Finding Oneself Old

Finding oneself old continues, day by day, to rank among life’s most astounding events. For me, it came as an unprecedented surprise to discover myself an eighty-year-old. Up until now, this has been something that happens to other people.

Now that it has happened to me, I feel genuinely happy to have reached a kind of eminence. Like many before me, I have been inducted into the army of elders, those who have joined the ranks of the new aged.

That we are so numerous is a modern phenomenon ─ had we been born in the 19th century it probably would not have happened. But the following century produced an unprecedented burst of longevity from which we have benefited, a gain of some thirty years of life expectancy in the United States and other wealthy countries

My feelings about others reaching longevity, however, have not entirely prepared me for reaching it myself. I cannot quite get my arms around the reality of my own new age status. Nor, I suspect, can those others.

“Of all the things that can happen to a man, growing old is the most surprising.” This quotation, attributed to Tolstoy, strikes me as right on the mark.

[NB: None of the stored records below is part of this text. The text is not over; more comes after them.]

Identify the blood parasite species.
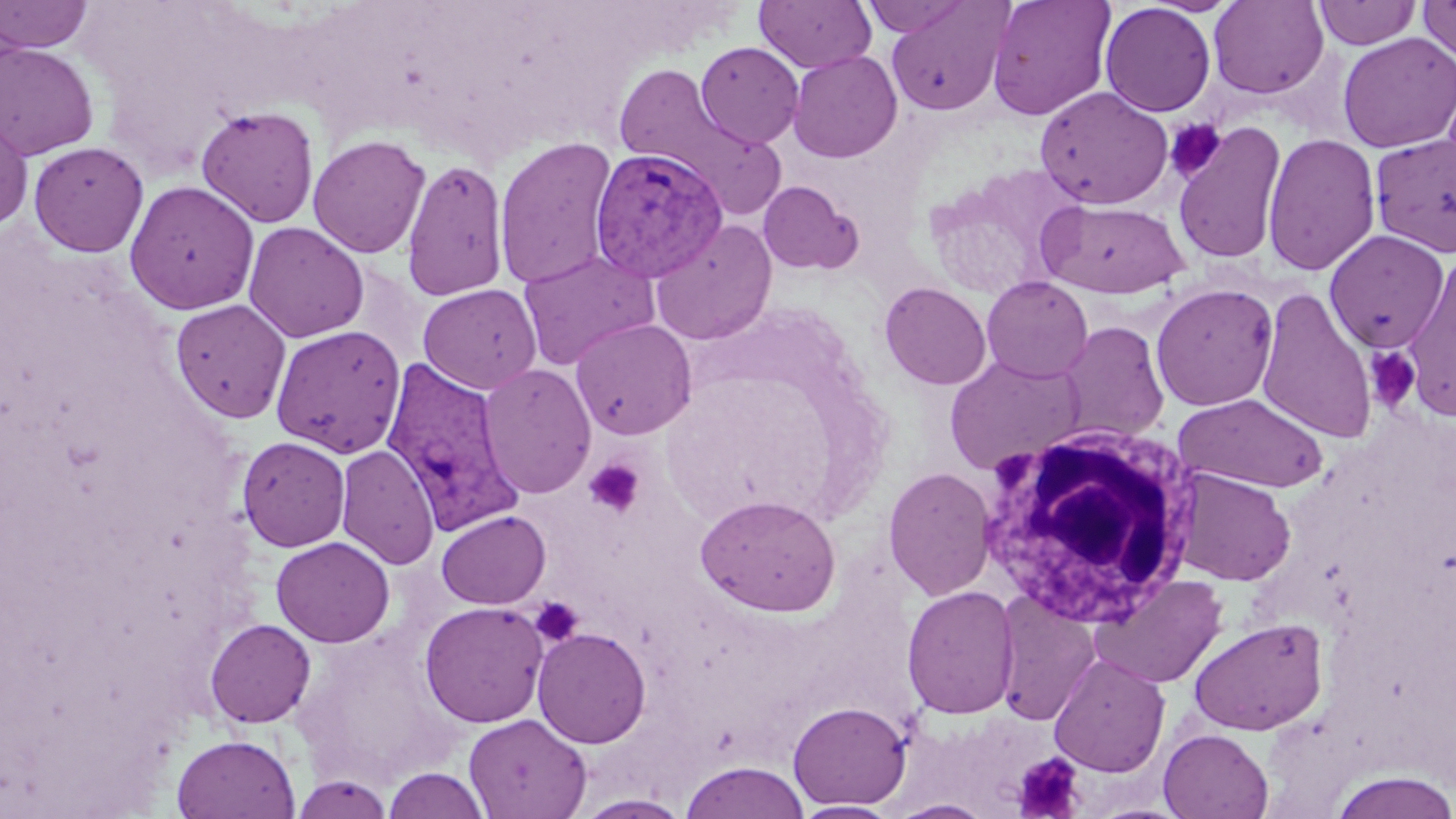

Plasmodium vivax.

Summary:
  - Coordinate format: approximate bounding boxes as [x1, y1, x2, y2] in pixels
  - Uninfected red blood cell locations: [0, 0, 93, 54], [755, 0, 876, 73], [861, 0, 972, 37], [986, 0, 1116, 121], [1418, 0, 1456, 64], [886, 1, 1012, 116], [1209, 1, 1328, 99], [1313, 1, 1421, 49], [1100, 2, 1216, 116], [1337, 32, 1456, 153], [696, 41, 804, 148], [0, 42, 100, 160], [787, 50, 902, 163], [611, 61, 756, 188], [1034, 86, 1173, 210], [196, 105, 320, 227], [645, 105, 790, 219], [0, 114, 33, 231], [1171, 120, 1287, 265], [1262, 132, 1381, 276], [1369, 132, 1456, 257], [308, 135, 431, 258], [493, 136, 618, 289], [28, 140, 149, 257], [401, 158, 510, 301], [124, 180, 260, 315], [757, 180, 862, 275], [1038, 198, 1190, 299], [650, 220, 777, 346], [243, 221, 369, 343], [1325, 229, 1448, 352], [518, 250, 658, 370], [1403, 254, 1456, 422], [343, 263, 428, 367], [981, 275, 1093, 382], [879, 281, 992, 390], [418, 283, 542, 394], [1150, 283, 1279, 411], [1255, 286, 1377, 444], [170, 299, 291, 423], [570, 317, 697, 440], [1057, 321, 1170, 443], [271, 325, 406, 458], [944, 354, 1086, 475], [478, 363, 596, 498], [1173, 393, 1329, 493], [237, 436, 350, 551], [336, 444, 439, 570], [882, 466, 997, 601], [1171, 468, 1296, 586], [695, 494, 841, 617], [436, 510, 550, 609], [271, 536, 395, 647], [1090, 574, 1228, 689], [902, 585, 1019, 719], [994, 591, 1101, 725], [420, 601, 548, 728], [1188, 616, 1329, 735], [204, 618, 316, 728], [532, 627, 652, 748], [1049, 653, 1170, 777], [787, 701, 912, 810], [463, 713, 591, 818], [1158, 729, 1273, 818], [171, 733, 300, 818], [681, 761, 810, 819], [383, 767, 491, 818], [1329, 771, 1456, 818], [291, 773, 393, 817], [574, 794, 693, 818], [887, 799, 994, 818], [791, 801, 900, 819]
  - White blood cell locations: [977, 422, 1201, 626]
  - Plasmodium vivax-infected red blood cell locations: [589, 147, 729, 283], [381, 356, 524, 535]
  - Platelet locations: [1165, 118, 1227, 182], [1364, 347, 1422, 413], [583, 459, 645, 518], [531, 597, 583, 646], [1013, 753, 1085, 817]
  - Preparation: thin blood film
  - Image size: 1456×819 pixels
  - Modality: optical microscopy
  - Magnification: 1000x
  - Field of view: one of a larger specimen
  - Stain: May-Grünwald-Giemsa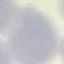

Result: no malaria parasites detected. Giemsa stain. Thin blood smear. Automatically extracted cell patch, resized to 64 × 64 pixels. Acquired by smartphone through the microscope eyepiece.Assess the morphology of the erythrocytes.
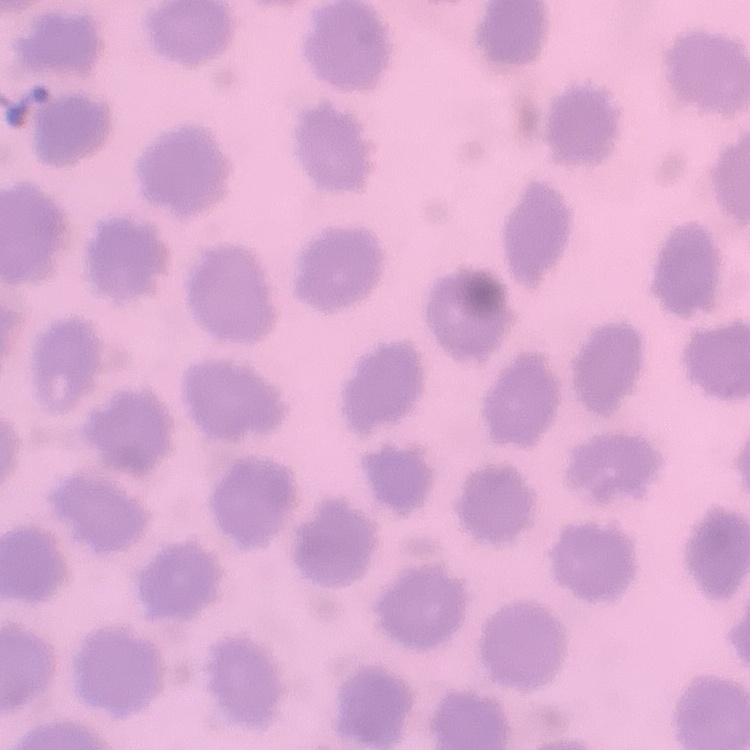

They show no rouleaux formation.

One tile cut from a larger photomicrograph. Thin blood smear. Stained with either Field's or Giemsa.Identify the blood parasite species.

Surprise indeed, how can so much time have passed and brought so much change? The mystery goes on.

How can I be the same person who felt vigorous virtually all of the time, the person who could run fast around the bases and across city blocks when occasion required?

Like not a few others, I was once tenacious in memory, fast in recall, witty in observation, and often seething with emotion. I could speak to large crowds confidently and effectively, and I could sum up and state my political positions with some impact.

Before adulthood, I knew the unique thrill of taking a fetching girl to a concert or a football game and I experienced the fantasies of the event leading to something incomparably more in a different mode.

It’s not that brain and body work badly, at least not yet. But much has changed, in ways difficult to chart and even more difficult to interpret. In both sectors I have become aware of an incipient frailty that is new.

It takes me longer to complete crossword puzzles than it used to. And often I cannot remember answers that would formerly have swum into my memory lightening fast.

Physically, my walk has become much slower and my run has almost disappeared. With regret, I now require pinch runners even before I reach base, and that happy arrival happens less often.

People now look at me differently from the way they used to. Quite commonly, they show me an expression that combines respect with concern. I am seen as both venerable and frail, regarded at one and the same time as deserving of a kind of reverence and some solicitude. Probably, this is the way I have regarded my elders before I joined their number.

Only a few people call me “sir,” a title not held in favor among those circles in which I move. In my neighborhood and in the environs of academia where I often travel, the custom is to use first names even for people decades older than oneself. Young children are taught to follow this practice, one that I welcome.

My approach to others has always favored democracy: we all belong to the human family and at that level are one. The Catholic Christianity I profess, at its best, also supports this approach, following the instruction of St. Paul who sees all members of the church, prelates and people of all social ranks, as sharing basic equality.

Sometimes, however, my first name, though welcome, stirs in me a vague sense of condescension. It smacks of a talking down as if the other were saying something to a child. In this instance my observed frailty has produced a response that suggests the need for a certain delicacy.

But it makes me feel almost resentful even though I am prepared to accept help in some circumstances. This perceived mixture of approaches, on the part of others younger than I, sets up social situations that call for careful reading of where I stand with them.

Riding in buses and subway cars provides obvious occasions for my age juniors to offer me seats. Only a few years ago, I would customarily turn down the offer on the grounds that I was just as capable as they of standing on a moving vehicle so long as there were straps or bars within reach. Now, my balance has become less reliable, making it unwise to refuse the offer

Besides which, I consider it a good thing for these juniors to look out for the well-being of their elders. When the fellow rider is an adolescent I regard it as especially desirable for them to be taken up on their offer and not refused.